* _WORK REQUEST_: Verbatim copy without pictures. Please print every entry as it stands.

─── RECORDS SUPPLIED ───

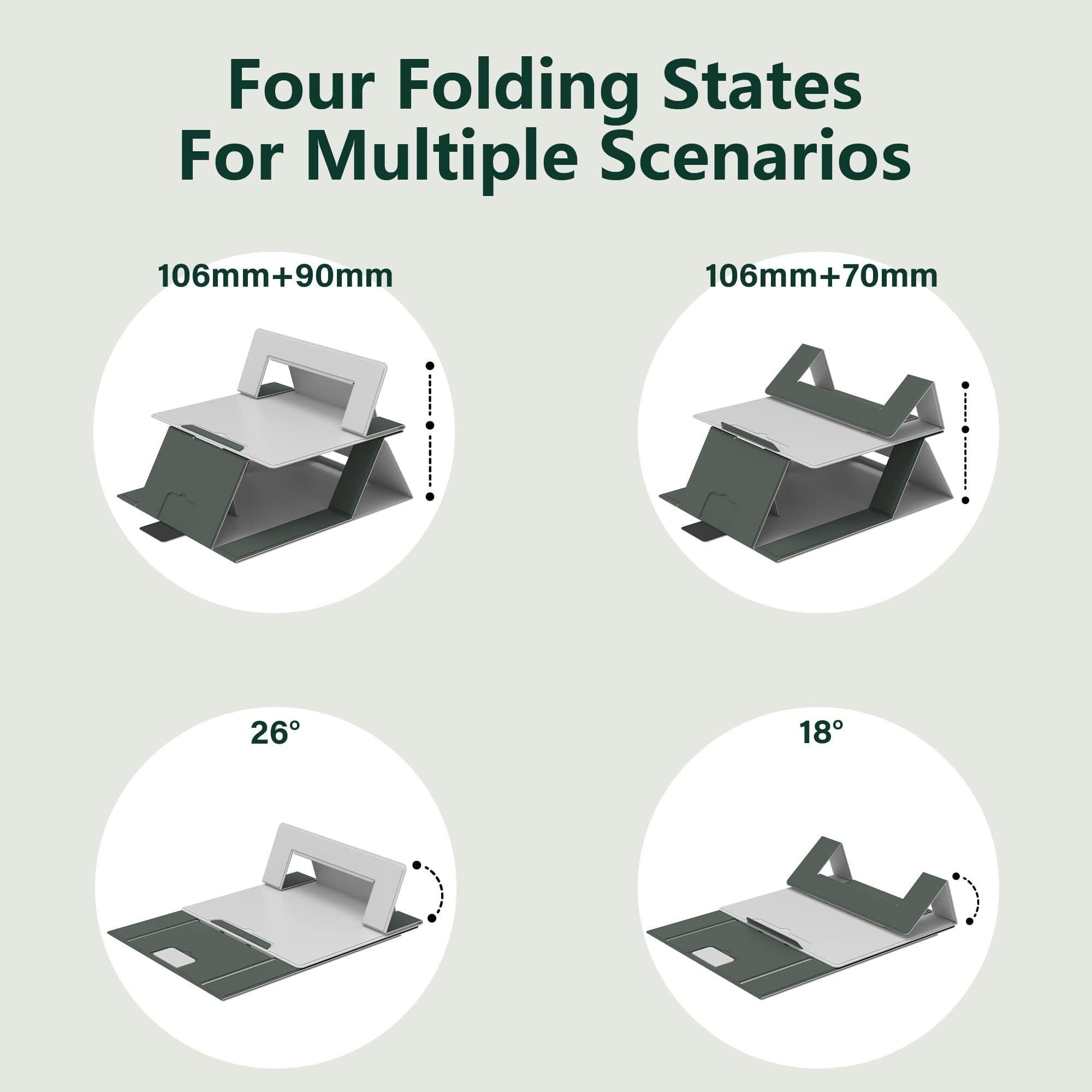 Four Folding States
For Multiple Scenarios

106mm+90mm

106mm+70mm

26°

18°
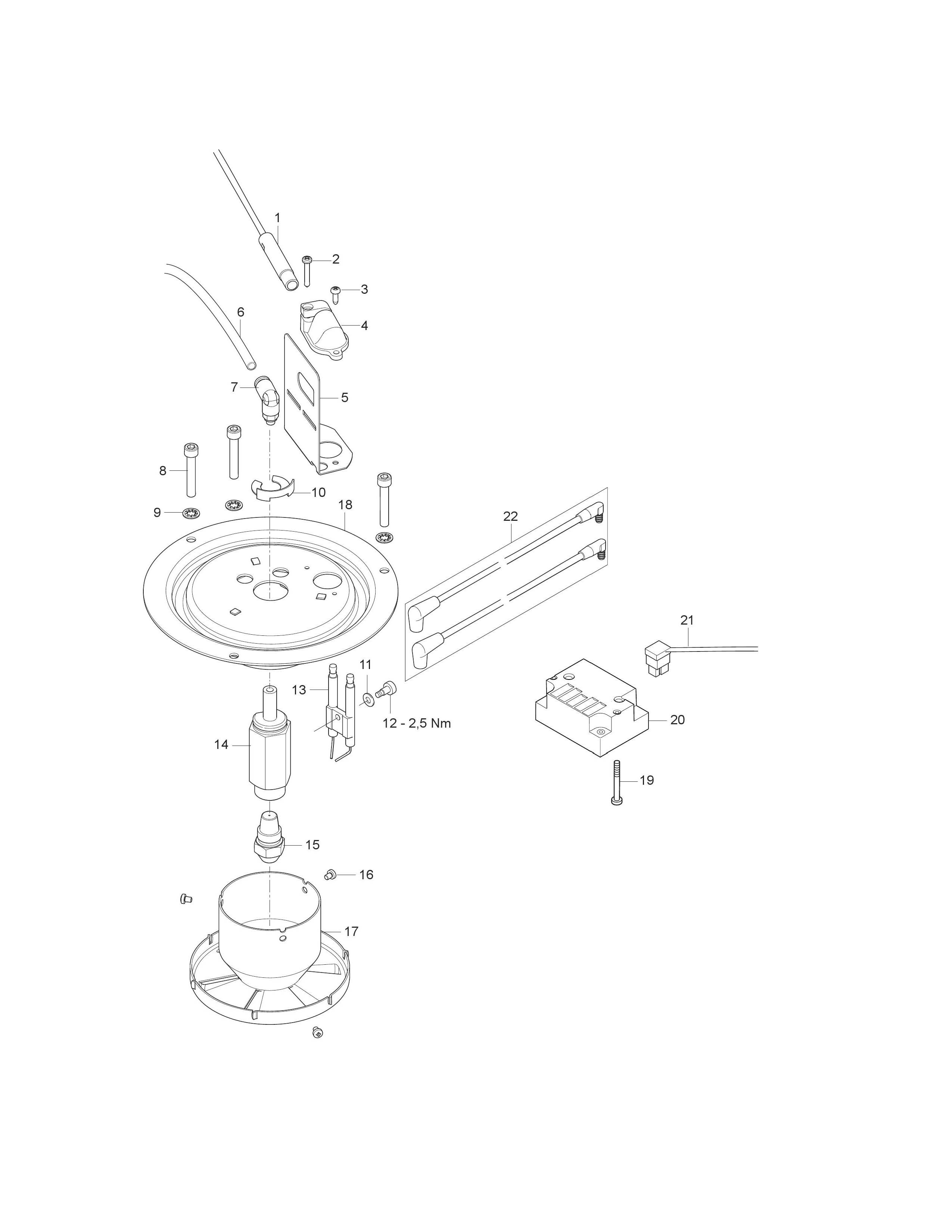 1
2
3
6
4
7
5
8
10
9
18
22
21
11
13
12 - 2,5 Nm
20
14
19
15
16
17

───

* _REPLY TO THE TASK_:
 Four Folding States
For Multiple Scenarios

106mm+90mm

106mm+70mm

26°

18°
 1
2
3
6
4
7
5
8
10
9
18
22
21
11
13
12 - 2,5 Nm
20
14
19
15
16
17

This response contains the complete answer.